取り組む問題:
提示文の「内視鏡件数総数は、」で始まる段落を、主な事実を残して箇条書きに書き直せ。

____ 提示文

小金井つるかめクリニックの消化器内科の川上智寛です。
2021年度の内視鏡件数
当院は多摩地区随一の件数の内視鏡検査を行う内視鏡センターを有しております。
内視鏡件数総数は、2020年度 10,813件から2021年度は12,828件と大幅に増加いたしました。10年前と比べて約7.5倍です。2年連続で「1万件」を超えていることをデータでみると、とても沢山の方に当院で検査を受けていただいているのだなと、改めて実感しました。
この件数の多さは皆さんからの当院への期待の大きさの表れなのだと思います。
気を引き締めて、今後も日々の内視鏡診療を行わせていただこうと思います。
昨年度の月別内視鏡件数を示します。
大腸カメラはほぼ毎月件数の変動はありません。

________
____ 出典情報

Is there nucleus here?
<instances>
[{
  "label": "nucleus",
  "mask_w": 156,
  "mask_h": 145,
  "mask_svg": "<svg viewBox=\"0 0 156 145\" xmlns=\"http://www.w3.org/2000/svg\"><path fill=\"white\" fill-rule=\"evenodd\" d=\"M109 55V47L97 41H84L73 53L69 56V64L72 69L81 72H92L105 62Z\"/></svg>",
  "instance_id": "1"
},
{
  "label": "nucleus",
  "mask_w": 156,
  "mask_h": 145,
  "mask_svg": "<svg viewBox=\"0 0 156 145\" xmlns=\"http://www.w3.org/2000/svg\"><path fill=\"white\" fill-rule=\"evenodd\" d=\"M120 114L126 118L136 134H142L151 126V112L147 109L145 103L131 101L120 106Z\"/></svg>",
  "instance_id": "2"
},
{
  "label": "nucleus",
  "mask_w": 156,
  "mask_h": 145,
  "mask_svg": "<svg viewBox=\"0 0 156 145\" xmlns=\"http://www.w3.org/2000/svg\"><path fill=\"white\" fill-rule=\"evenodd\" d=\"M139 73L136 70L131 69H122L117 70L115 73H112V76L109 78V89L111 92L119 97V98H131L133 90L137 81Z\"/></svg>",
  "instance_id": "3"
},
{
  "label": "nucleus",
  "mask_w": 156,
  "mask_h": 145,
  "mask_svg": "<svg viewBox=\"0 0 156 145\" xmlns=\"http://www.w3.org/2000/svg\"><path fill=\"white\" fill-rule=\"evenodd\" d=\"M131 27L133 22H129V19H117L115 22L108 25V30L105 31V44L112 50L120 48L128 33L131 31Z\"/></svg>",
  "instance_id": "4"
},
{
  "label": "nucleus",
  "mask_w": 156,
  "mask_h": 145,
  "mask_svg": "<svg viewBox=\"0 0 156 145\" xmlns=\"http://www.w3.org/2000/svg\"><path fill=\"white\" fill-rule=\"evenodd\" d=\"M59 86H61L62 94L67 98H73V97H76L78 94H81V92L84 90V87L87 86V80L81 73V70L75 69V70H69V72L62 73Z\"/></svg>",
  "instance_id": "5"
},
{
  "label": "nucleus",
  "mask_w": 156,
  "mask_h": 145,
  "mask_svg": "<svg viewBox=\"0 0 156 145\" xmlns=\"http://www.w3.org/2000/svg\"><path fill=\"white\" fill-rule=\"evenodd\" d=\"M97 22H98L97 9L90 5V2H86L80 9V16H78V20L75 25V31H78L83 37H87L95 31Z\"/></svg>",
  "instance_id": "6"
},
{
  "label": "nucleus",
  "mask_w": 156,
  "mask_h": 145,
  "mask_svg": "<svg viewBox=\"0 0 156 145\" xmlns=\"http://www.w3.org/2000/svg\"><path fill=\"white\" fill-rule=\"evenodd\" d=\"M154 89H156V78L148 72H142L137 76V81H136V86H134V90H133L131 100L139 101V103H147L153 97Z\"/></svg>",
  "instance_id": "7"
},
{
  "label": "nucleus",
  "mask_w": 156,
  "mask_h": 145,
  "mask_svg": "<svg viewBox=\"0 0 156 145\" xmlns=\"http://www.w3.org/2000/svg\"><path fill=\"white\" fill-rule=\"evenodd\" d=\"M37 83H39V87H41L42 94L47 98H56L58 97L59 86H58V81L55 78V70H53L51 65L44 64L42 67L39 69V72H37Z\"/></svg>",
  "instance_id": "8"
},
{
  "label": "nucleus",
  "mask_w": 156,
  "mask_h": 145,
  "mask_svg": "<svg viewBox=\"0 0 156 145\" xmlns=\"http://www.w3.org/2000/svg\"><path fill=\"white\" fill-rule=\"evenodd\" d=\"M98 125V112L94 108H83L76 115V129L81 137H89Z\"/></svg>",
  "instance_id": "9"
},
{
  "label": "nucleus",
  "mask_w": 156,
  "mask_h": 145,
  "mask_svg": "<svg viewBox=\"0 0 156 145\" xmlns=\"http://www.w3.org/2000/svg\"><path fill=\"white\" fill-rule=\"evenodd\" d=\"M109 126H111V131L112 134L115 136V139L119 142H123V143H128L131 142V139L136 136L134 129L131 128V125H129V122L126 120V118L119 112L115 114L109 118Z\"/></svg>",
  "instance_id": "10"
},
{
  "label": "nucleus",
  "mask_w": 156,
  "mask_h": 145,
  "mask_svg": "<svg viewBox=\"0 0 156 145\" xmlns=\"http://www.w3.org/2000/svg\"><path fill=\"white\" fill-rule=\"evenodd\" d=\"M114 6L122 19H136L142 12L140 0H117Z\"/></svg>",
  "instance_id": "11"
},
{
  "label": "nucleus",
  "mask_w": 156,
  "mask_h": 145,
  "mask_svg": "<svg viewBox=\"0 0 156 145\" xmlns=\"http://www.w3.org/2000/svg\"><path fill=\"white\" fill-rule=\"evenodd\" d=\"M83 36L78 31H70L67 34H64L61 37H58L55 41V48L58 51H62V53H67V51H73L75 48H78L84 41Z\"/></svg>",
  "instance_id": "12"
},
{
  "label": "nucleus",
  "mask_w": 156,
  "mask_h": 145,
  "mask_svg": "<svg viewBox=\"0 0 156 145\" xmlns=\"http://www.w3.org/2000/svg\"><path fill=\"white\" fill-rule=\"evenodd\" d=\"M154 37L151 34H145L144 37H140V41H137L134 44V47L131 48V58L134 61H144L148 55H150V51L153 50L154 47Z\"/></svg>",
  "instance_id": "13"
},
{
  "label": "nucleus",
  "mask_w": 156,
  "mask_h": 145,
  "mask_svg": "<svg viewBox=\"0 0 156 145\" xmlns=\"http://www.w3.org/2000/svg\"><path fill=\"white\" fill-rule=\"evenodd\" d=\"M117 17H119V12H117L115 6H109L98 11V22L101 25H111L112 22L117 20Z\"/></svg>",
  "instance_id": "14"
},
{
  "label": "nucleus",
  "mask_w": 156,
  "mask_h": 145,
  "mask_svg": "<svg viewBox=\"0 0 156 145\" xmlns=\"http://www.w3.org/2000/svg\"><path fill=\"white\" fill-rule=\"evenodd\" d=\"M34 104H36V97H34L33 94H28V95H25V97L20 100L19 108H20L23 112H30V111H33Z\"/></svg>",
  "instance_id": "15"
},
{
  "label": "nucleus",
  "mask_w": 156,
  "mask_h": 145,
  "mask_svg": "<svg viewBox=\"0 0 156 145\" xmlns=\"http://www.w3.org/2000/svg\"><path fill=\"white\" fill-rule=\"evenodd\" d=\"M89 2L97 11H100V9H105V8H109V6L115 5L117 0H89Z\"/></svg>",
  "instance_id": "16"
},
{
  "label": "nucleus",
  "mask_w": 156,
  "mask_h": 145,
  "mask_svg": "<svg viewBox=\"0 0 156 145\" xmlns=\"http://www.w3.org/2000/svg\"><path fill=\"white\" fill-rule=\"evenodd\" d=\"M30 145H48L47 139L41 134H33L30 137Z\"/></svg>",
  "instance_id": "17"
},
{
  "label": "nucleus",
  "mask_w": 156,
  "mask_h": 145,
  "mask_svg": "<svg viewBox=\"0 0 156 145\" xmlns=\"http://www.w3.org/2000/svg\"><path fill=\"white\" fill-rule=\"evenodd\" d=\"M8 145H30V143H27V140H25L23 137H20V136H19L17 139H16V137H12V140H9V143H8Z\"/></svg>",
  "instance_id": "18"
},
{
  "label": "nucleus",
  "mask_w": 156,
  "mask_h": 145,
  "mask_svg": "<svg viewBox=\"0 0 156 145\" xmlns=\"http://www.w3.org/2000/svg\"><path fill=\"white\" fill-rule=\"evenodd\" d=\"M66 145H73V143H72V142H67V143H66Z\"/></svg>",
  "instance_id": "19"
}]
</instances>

________

解答:
- 内視鏡件数総数は2020年度の10,813件から2021年度は12,828件へと大幅に増加した
- 10年前と比べて約7.5倍である
- 2年連続で1万件を超えている
- データを見て、とても多くの人が当院で検査を受けていると改めて実感した